**TEXT UNDER STUDY:**

:::

Surprisingly, those two are the only men hanging out at the Palace. PUGGY!!! blinks a couple of times, then shrugs and returns to Penis Castle. Retrieving all of his purchased and pilfered paints from the vault, he foists them off on Ivanov so the guy can get started on his masterpiece. Unfortunately, though Ivanov is able to paint a vast array of colors — including red — with only blue, yellow, black, and white paints, his talent is sadly, sadly lacking. In fact, Ivanov’s style is identical to the horrendous pre-Suikoden IV artwork of Junko Kawano. Plus, he included Camille and Leknaat in his half-finished mural. What’s up with that? I’m seriously doubting his “Milich kidnapped me and made me his love slave because of my amazing painting talent!!!!!!!” sob story even more now.

:::

**DATA BLOCK:**
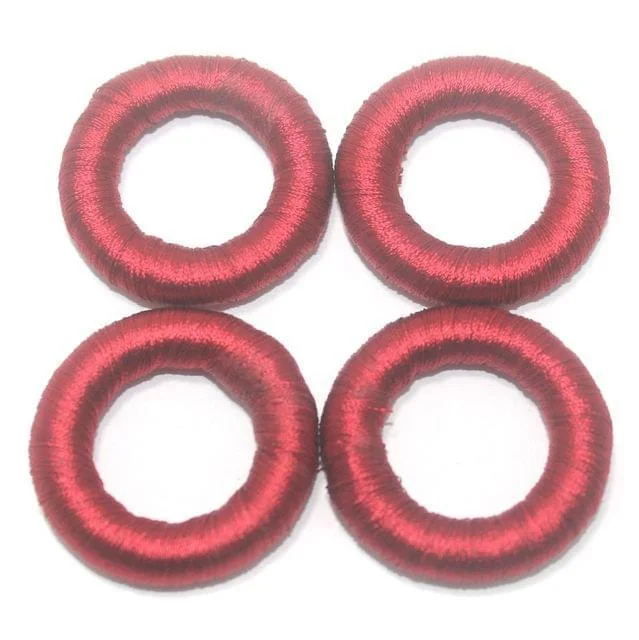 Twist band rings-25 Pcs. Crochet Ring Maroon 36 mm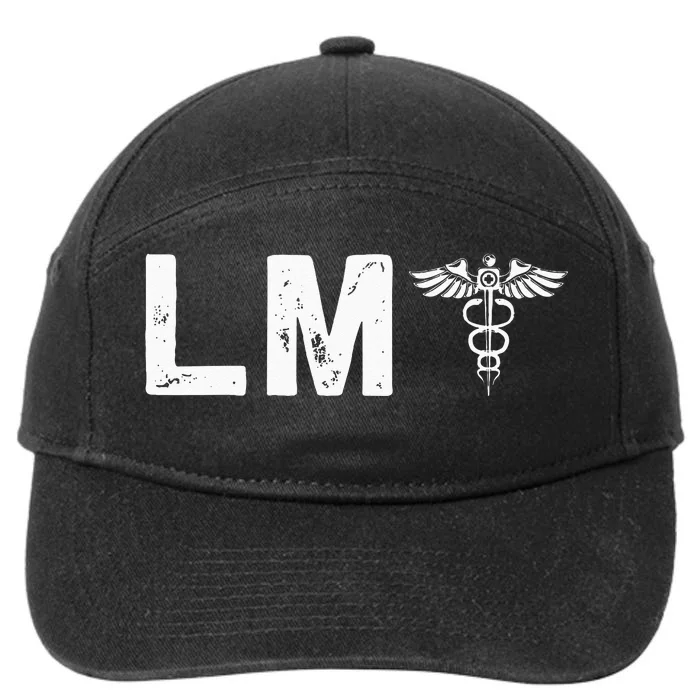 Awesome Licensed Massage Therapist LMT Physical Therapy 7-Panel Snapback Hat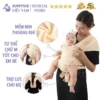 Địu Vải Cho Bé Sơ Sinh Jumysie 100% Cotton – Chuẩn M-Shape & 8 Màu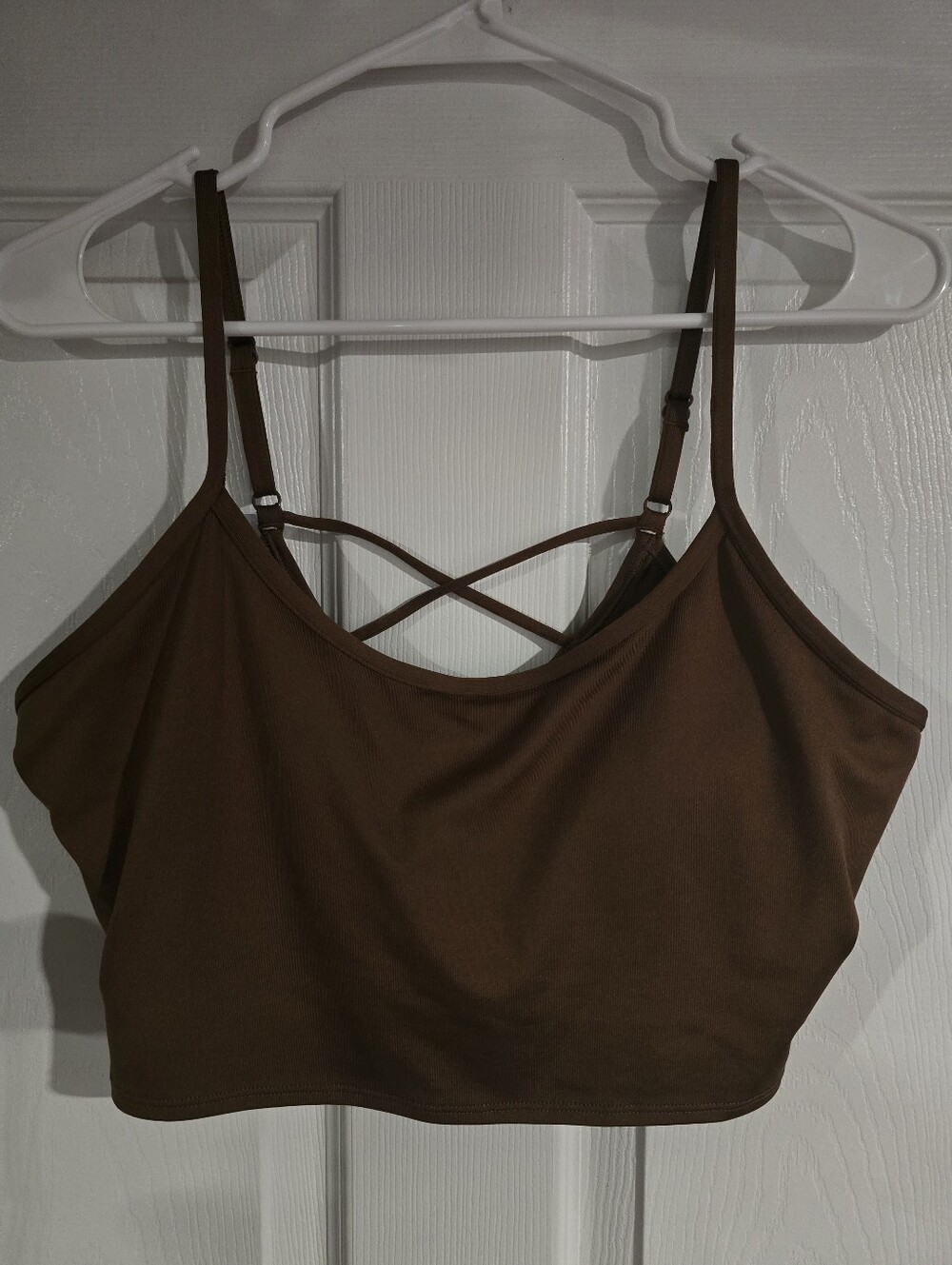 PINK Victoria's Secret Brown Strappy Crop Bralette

:::

**ACTIVITY 1:**
In the Ivanov passage, which four paints does Ivanov use to produce a vast array of colors?
**ACTIVITY 2:**
According to the Ivanov passage, why does PUGGY!!! take his paints from the vault and hand them to Ivanov?
The lines that come after the Ivanov passage are separate material.

**EXPECTED OUTPUT 1:**
Blue, yellow, black, and white.

**EXPECTED OUTPUT 2:**
PUGGY!!! gives Ivanov all of his purchased and pilfered paints so that Ivanov can get started on his masterpiece.